In 2010, we embarked on Phase III of our study.  It was a unanimous decision to put the bible to the side for a while and to engage with Judaism in a more creative and personal way.  Together with our daughters (now 13 and 15) and a family with two boys ages 9 and 12, we created Rabbis of the Roundtable (named for the shape of our dining room tables).  Each month we engage with some sort of reading that sparks a conversation.

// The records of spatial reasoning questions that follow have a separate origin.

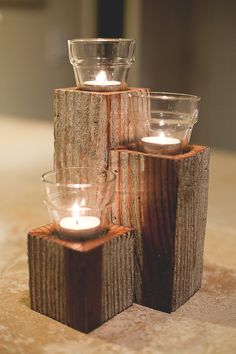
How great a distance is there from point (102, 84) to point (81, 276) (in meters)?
0.38

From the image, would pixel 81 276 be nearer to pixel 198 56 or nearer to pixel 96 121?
pixel 96 121

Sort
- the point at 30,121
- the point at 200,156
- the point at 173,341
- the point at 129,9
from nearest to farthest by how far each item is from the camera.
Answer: the point at 173,341, the point at 200,156, the point at 129,9, the point at 30,121

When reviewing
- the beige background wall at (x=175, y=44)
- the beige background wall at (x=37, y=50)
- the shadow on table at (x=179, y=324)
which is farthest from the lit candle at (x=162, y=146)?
the beige background wall at (x=37, y=50)

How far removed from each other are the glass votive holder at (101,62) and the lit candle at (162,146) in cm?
13

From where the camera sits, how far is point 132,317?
3.32 ft

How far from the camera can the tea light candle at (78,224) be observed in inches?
37.0

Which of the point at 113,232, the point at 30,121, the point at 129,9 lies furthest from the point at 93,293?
the point at 30,121

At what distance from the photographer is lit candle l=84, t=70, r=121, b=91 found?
1044mm

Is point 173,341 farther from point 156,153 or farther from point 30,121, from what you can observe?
point 30,121

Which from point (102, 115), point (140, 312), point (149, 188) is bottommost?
point (140, 312)

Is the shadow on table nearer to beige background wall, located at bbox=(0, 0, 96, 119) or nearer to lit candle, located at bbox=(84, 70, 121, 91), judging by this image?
lit candle, located at bbox=(84, 70, 121, 91)

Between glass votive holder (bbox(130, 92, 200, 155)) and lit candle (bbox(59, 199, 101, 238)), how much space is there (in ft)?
0.54

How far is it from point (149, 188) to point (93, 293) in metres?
0.21

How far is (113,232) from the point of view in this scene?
1000 mm
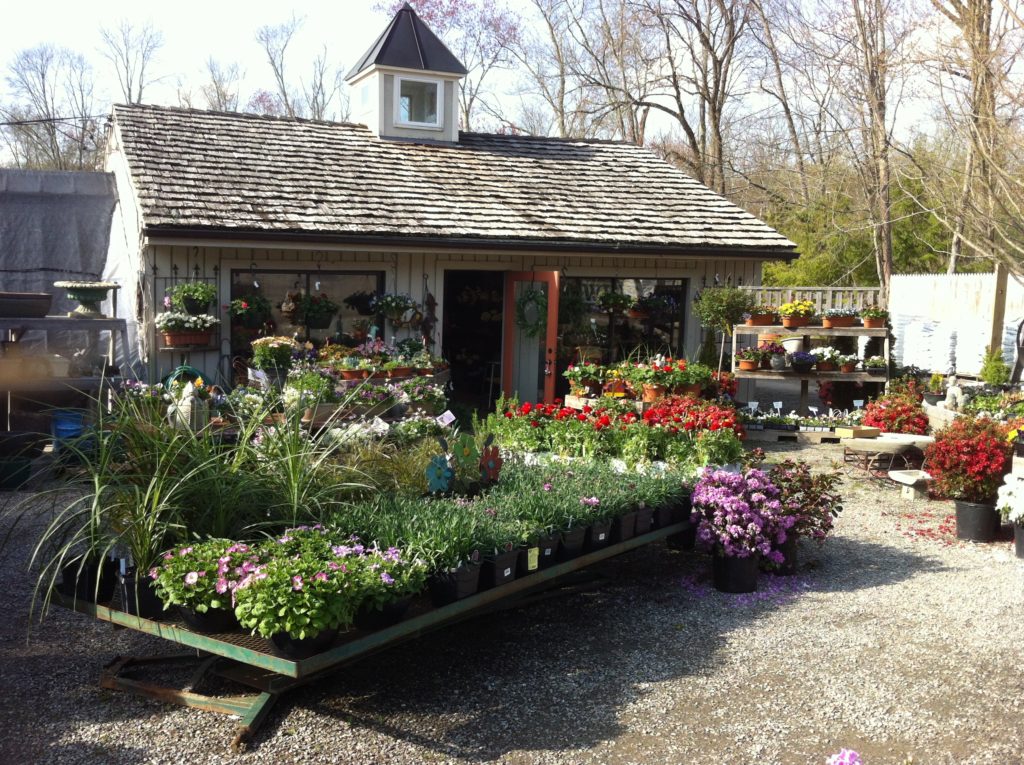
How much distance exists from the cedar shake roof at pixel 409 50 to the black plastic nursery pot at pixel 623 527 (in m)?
10.8

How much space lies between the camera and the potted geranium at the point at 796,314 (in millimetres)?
13336

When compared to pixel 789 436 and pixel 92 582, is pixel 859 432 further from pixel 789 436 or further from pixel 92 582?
pixel 92 582

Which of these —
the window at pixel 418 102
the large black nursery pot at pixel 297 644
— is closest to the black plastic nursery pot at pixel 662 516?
the large black nursery pot at pixel 297 644

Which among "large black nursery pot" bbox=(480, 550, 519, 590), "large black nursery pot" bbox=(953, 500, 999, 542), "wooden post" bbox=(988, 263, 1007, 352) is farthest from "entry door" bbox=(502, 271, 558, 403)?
"large black nursery pot" bbox=(480, 550, 519, 590)

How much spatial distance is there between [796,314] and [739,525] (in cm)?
742

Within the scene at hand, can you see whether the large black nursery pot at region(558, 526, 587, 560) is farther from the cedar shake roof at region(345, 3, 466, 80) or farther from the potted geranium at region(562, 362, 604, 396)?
the cedar shake roof at region(345, 3, 466, 80)

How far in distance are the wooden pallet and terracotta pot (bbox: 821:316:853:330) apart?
1791 mm

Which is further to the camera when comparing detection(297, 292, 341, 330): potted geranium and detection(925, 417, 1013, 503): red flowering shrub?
detection(297, 292, 341, 330): potted geranium

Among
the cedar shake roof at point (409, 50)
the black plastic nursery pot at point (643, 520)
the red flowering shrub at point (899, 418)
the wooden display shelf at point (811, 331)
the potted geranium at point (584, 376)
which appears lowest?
the black plastic nursery pot at point (643, 520)

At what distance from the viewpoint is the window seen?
50.9 ft

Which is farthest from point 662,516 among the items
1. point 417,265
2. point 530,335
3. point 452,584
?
point 417,265

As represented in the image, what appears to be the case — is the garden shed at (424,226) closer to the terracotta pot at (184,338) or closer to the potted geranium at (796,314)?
the terracotta pot at (184,338)

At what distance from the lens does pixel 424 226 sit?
40.8 feet

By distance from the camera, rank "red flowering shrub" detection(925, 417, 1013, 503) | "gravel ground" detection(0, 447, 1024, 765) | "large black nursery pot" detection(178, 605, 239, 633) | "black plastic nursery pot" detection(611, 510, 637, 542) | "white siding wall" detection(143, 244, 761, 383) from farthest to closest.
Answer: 1. "white siding wall" detection(143, 244, 761, 383)
2. "red flowering shrub" detection(925, 417, 1013, 503)
3. "black plastic nursery pot" detection(611, 510, 637, 542)
4. "large black nursery pot" detection(178, 605, 239, 633)
5. "gravel ground" detection(0, 447, 1024, 765)
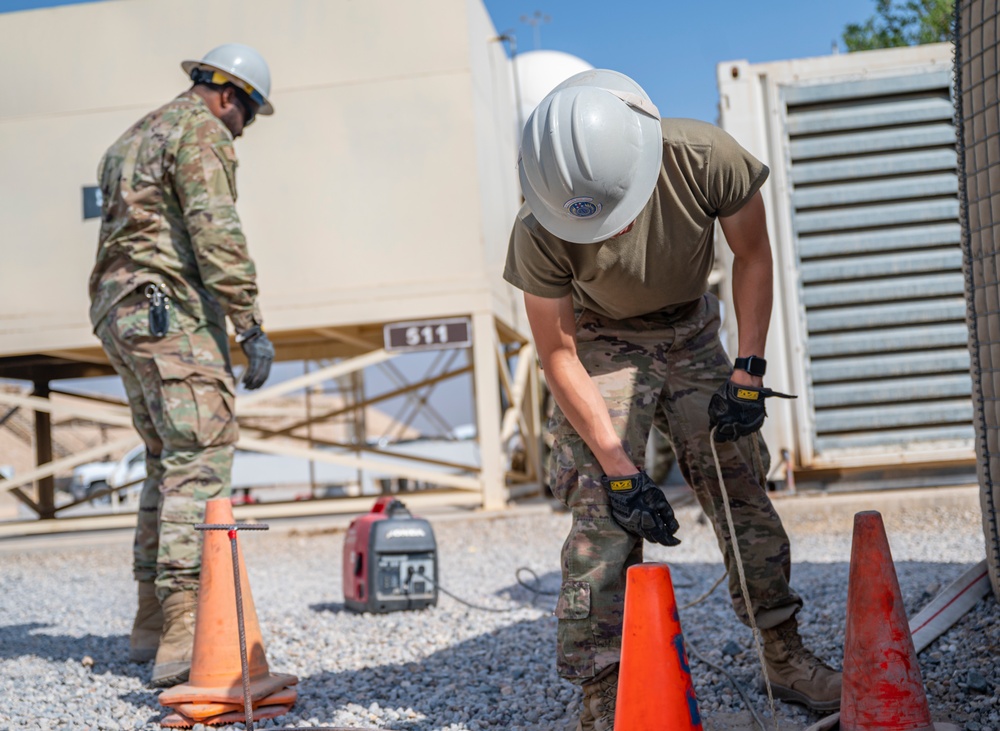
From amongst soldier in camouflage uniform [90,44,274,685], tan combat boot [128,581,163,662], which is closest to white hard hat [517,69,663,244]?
soldier in camouflage uniform [90,44,274,685]

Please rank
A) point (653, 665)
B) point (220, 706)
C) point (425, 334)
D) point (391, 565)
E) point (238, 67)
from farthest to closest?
point (425, 334) < point (391, 565) < point (238, 67) < point (220, 706) < point (653, 665)

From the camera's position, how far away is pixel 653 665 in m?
2.06

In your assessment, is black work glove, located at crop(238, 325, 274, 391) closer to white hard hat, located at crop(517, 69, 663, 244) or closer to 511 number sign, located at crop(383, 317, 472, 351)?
white hard hat, located at crop(517, 69, 663, 244)

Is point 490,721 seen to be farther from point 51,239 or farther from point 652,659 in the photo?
point 51,239

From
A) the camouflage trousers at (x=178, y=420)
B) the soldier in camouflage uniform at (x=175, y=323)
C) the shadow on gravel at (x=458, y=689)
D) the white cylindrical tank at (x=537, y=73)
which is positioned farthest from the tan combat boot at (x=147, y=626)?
the white cylindrical tank at (x=537, y=73)

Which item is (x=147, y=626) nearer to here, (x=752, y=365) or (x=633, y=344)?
(x=633, y=344)

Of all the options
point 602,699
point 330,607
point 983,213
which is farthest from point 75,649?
point 983,213

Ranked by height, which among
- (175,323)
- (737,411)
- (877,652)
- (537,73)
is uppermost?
(537,73)

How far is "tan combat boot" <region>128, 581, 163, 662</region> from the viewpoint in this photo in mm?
3727

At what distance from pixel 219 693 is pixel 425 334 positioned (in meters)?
6.43

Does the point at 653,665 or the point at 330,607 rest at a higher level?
the point at 653,665

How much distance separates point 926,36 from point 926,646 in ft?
68.5

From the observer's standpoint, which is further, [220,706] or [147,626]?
[147,626]

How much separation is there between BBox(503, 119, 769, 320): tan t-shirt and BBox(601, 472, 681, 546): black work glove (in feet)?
1.75
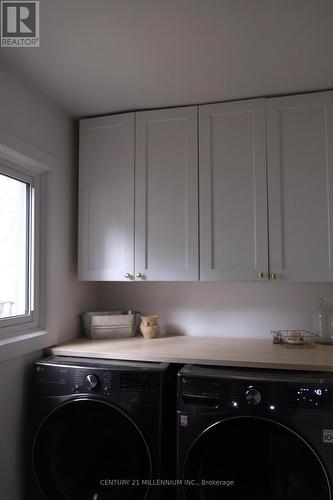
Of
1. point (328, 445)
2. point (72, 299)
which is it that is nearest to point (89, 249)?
point (72, 299)

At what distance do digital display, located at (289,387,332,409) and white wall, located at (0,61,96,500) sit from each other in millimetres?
1271

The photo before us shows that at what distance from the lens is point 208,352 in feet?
6.11

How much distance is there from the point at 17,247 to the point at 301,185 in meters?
1.52

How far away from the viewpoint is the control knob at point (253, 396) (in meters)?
1.56

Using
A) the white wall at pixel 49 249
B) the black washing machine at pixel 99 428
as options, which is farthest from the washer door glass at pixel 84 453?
the white wall at pixel 49 249

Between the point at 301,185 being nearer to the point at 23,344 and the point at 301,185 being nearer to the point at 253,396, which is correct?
the point at 253,396

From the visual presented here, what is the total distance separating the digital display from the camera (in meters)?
1.51

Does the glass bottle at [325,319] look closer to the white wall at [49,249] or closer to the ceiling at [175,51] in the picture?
the ceiling at [175,51]

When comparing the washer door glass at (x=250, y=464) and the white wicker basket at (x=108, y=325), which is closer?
the washer door glass at (x=250, y=464)

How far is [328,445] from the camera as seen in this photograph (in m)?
1.48

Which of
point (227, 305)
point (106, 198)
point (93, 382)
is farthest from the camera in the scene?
point (227, 305)

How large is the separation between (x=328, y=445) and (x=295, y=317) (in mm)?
832

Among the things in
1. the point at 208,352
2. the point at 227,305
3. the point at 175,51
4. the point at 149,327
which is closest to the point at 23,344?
the point at 149,327

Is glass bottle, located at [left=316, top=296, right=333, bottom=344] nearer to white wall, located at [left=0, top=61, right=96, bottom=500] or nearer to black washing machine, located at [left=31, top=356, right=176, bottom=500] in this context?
black washing machine, located at [left=31, top=356, right=176, bottom=500]
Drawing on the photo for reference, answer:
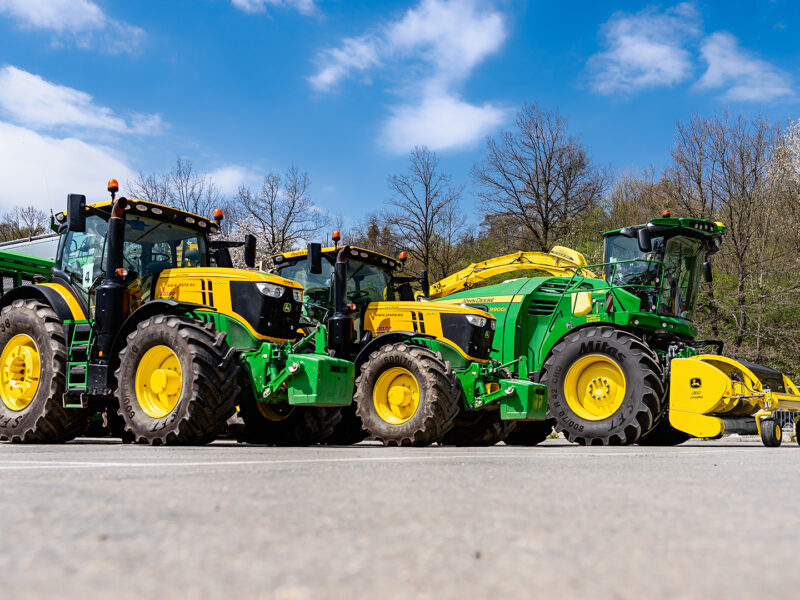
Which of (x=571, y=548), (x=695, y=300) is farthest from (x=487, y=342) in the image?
(x=571, y=548)

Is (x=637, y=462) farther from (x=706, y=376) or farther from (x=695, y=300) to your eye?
(x=695, y=300)

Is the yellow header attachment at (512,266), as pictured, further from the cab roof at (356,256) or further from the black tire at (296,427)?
the black tire at (296,427)

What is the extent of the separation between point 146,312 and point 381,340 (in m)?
3.01

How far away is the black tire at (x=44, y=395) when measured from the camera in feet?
29.0

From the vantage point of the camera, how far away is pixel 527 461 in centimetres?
614

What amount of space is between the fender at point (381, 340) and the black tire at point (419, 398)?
0.99 ft

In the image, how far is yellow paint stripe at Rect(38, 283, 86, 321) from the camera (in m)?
9.01

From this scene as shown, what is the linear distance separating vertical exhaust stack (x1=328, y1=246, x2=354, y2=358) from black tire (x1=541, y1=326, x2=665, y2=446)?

Our list of texts has included: “A Yom Kippor Scandel” by Sholem Aleeichem, “The Jewbird” Bernard Malamud; Maus by Art Speigelman, “The Boy in the Bubble” song by Paul Simon, “Conversion of the Jews” by Phllip Roth, “New York Filmmaker” by Ken Jacobs, “Address Unkown” by Katherine Kressman Taylor, “ Long to See My Mother in the Doorway” by Grace Paley, “The Plagues” by Moacyr Scliear, “King of the Jews” a film by Jay Rosenblatt, “World of our Fathers” by Irving Howe, The Boy in the Striped Pajamas by John Boyne, “Bontsha the Silent” by I.L. Peretz.  Last month my daughter Maya was Rabbi so she decided that she wanted to take us out of the house to visit the permanent collection of Judaica at the Jewish Museum.  Honestly, she had never even seen this collection before, so she researched some of the themes (both theoretical and religious) that had inspired the curators in order to lead us through the exhibit with issues to contemplate.  As we gazed at the vitrines full of mazuzahs and menorahs as well as the more contemporary canvases on the walls, she asked us to ponder the artists’ intentions and the relationship of the objects to our sense of the visual in Jewish culture. Surrounded by these art works and artifacts, four adults and three children stood listening to Maya explore her own relationship to Judaism.  I thought about the years we have spent in conversation about our shared culture and faith.  It is not the answers we have found together that are so important but rather the questions we continue to confront.